Kant, devo salientar, também foi uma das melhores mentes da história da filosofia. Mas às vezes, como Homero, ele se saía com declarações que ainda hoje nos deixam intrigados. Uma das mais conhecidas é aquela em que ele condena a música por se tratar de uma arte inferior, na “Crítica do Juízo” (1790). A música não é nada mais do que uma arte “agradável”, escreveu, porque ela “simplesmente brinca com as sensações” – diferente das artes “formativas”, como a pintura, escultura e arquitetura, que deixam uma “impressão mais duradoura”. Ele observou, também, que a música perturba aqueles que não a querem ouvir: ele comparou isso aos lenços perfumados que antigamente os homens carregavam nos bolsos e tiravam de tempos em tempos, obrigando as pessoas que estavam próximas a inalar a fragrância involuntariamente.

Entretanto, para a questão do assassino que pergunta se a vítima está em sua casa, Kant ofereceu um argumento extraordinário.
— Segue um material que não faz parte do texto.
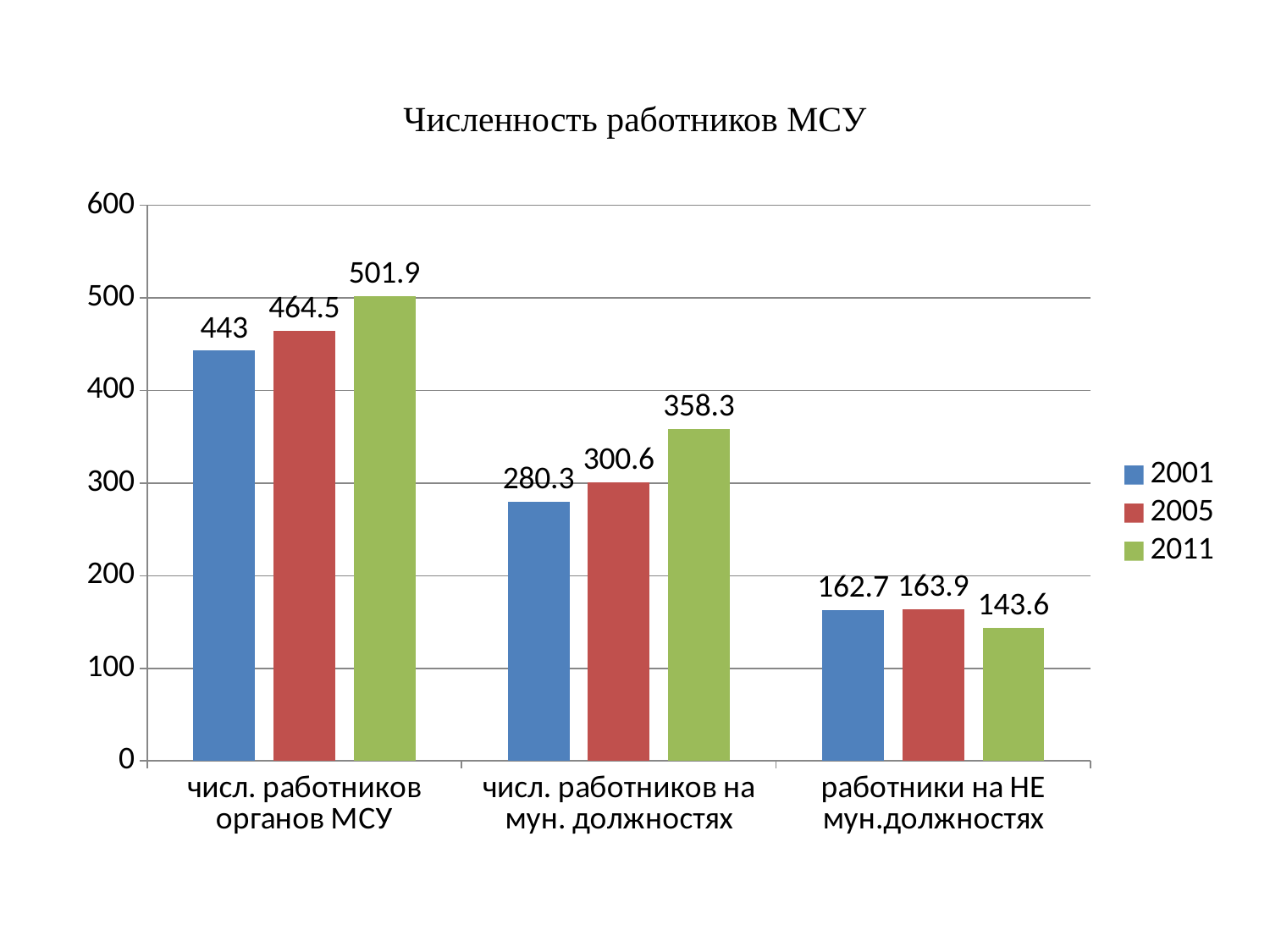
What kind of chart is shown on the slide? Bar chart How many categories are shown on the x axis? 3 What is the value for 2001 in the category "числ. работников на мун. должностях"? 280.3 How many series does the legend list? 3 What is the difference between the 2011 and 2001 values in the category "числ. работников органов МСУ"? 58.9 What is the difference between the 2011 and 2005 values in the category "числ. работников на мун. должностях"? 57.7 Which year has the lowest value in the category "работники на НЕ мун.должностях"? 2011 What is the value for 2011 in the category "числ. работников органов МСУ"? 501.9 Which year has the highest value in the category "числ. работников органов МСУ"? 2011 What is the value for 2005 in the category "работники на НЕ мун.должностях"? 163.9 What is the title of the chart? Численность работников МСУ Which is larger: the 2005 value for "числ. работников на мун. должностях" or the 2001 value for "работники на НЕ мун.должностях"? 2005 value for "числ. работников на мун. должностях"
Em “Sobre o Suposto Direito de Mentir por Motivos Altruístas” (1797), ele escreveu:

“Se ao contar uma mentira você evita o assassinato, você se torna legalmente responsável por todas as consequências; mas se você se atém rigorosamente à verdade, a justiça pública não pode por as mãos em você, quaisquer que sejam as consequências imprevistas. Depois de responder honestamente à pergunta do assassino dizendo que a vítima está em sua casa, pode ser que ela tenha fugido para não encontrar com o assassino, e portanto o assassinato pode não acontecer. Mas se você mentisse dizendo que ela não estava em casa, quando na verdade ela havia saído sem que você soubesse, e se o assassino a encontrasse enquanto ela fugia e a matasse, você poderia ser justamente acusado por provocar o assassinato. Se você contasse a verdade até onde soubesse, talvez o assassino pudesse ter sido preso pelos vizinhos enquanto procurava a casa, e portanto o assassinato talvez pudesse ser evitado. Portanto, quem quer que conte uma mentira, por mais bem intencionada que seja, deve responder pelas consequências, por mais imprevisíveis que sejam, e pagar a pena por elas até mesmo num tribunal civil.”

Espero que o bom Kant nunca tenha sido punido por ter mentido por “motivos altruístas”. Quanto à sua fé nesses vizinhos hipotéticos, se eles tivessem a mesma coragem que Kant, então a vítima estaria morta.

Por que estou contando novamente essa história, uma vez quer seria mais generoso (com o legado de Kant) esquecê-la? Sempre fui fascinado pela estupidez, mas quando expressões de estupidez aparecem nos escritos de homens verdadeiramente grandiosos, é como ser atingido por uma visão redentora: o fato de que até os gênios podem falar coisas sem sentido é uma fonte de grande consolo para o resto de nós, que duvidamos do nosso bom senso todos os dias.